**REQUEST**
Lines before the one containing "Is (x=81, y=75)" are excluded; reproduce that line and all lines after it in the entries below, exactly.

**SUPPLIED DATA**
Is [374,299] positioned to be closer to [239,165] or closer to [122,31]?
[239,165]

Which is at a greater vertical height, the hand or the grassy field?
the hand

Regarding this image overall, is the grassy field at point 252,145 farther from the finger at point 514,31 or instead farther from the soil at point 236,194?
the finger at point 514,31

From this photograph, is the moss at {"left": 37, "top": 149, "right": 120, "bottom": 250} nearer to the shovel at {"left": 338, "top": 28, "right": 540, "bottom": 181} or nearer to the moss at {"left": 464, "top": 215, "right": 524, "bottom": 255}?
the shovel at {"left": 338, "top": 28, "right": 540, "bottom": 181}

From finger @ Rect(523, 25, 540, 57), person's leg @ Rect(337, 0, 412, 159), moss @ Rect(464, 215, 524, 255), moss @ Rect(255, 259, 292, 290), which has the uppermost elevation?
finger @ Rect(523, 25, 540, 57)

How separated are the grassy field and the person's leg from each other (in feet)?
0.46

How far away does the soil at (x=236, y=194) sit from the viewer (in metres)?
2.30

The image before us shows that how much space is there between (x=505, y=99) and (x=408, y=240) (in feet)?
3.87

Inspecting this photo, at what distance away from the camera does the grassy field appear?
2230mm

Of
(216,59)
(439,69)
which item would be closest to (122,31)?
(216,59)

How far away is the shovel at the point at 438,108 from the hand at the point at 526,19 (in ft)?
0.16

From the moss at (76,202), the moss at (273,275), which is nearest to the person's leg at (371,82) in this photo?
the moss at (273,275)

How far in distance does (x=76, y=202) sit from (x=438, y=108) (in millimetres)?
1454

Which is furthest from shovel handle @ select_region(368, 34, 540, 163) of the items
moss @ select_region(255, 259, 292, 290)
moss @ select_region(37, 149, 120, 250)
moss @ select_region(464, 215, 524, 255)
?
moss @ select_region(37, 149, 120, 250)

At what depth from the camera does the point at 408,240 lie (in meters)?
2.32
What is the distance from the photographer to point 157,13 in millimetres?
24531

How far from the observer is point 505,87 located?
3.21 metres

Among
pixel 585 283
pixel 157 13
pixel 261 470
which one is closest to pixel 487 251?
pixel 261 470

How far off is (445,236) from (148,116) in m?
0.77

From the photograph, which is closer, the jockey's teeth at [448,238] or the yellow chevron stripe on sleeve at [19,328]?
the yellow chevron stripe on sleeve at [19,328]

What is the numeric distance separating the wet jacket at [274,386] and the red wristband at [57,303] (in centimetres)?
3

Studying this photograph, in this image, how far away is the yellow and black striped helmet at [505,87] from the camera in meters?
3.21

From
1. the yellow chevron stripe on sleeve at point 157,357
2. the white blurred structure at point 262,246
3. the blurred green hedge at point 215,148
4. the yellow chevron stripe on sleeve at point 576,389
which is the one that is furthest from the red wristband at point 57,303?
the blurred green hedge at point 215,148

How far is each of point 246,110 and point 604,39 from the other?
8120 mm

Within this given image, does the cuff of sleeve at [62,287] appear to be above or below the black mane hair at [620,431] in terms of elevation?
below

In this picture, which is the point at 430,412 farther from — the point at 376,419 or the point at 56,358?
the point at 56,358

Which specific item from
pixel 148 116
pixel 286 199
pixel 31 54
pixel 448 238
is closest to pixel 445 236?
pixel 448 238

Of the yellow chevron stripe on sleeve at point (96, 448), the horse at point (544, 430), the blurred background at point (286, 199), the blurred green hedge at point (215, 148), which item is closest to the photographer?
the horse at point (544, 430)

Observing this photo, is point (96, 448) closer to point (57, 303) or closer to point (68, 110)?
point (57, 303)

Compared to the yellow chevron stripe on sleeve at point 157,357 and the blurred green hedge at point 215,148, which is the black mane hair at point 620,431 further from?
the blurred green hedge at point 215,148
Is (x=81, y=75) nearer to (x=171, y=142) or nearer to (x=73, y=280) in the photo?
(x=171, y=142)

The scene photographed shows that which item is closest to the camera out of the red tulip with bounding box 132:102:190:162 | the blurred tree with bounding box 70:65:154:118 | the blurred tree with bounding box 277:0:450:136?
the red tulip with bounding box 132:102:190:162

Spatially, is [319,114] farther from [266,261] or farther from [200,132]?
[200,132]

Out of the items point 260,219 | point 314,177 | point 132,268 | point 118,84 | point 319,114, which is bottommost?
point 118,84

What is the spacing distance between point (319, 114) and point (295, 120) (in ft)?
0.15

**RESPONSE TO THE TASK**
Is (x=81, y=75) nearer to (x=171, y=142) or nearer to (x=73, y=280) in the photo?
(x=171, y=142)

The scene photographed shows that which item is closest to the camera out of the red tulip with bounding box 132:102:190:162 | the blurred tree with bounding box 70:65:154:118 | the blurred tree with bounding box 277:0:450:136?
the red tulip with bounding box 132:102:190:162

Spatially, is [319,114] farther from [266,261] or farther from [200,132]?
[200,132]

Out of the items point 260,219 | point 314,177 | point 132,268 | point 118,84 | point 319,114, which is bottommost?
point 118,84

What is the spacing distance between point (319, 114) and point (295, 120) (in ft)?
0.15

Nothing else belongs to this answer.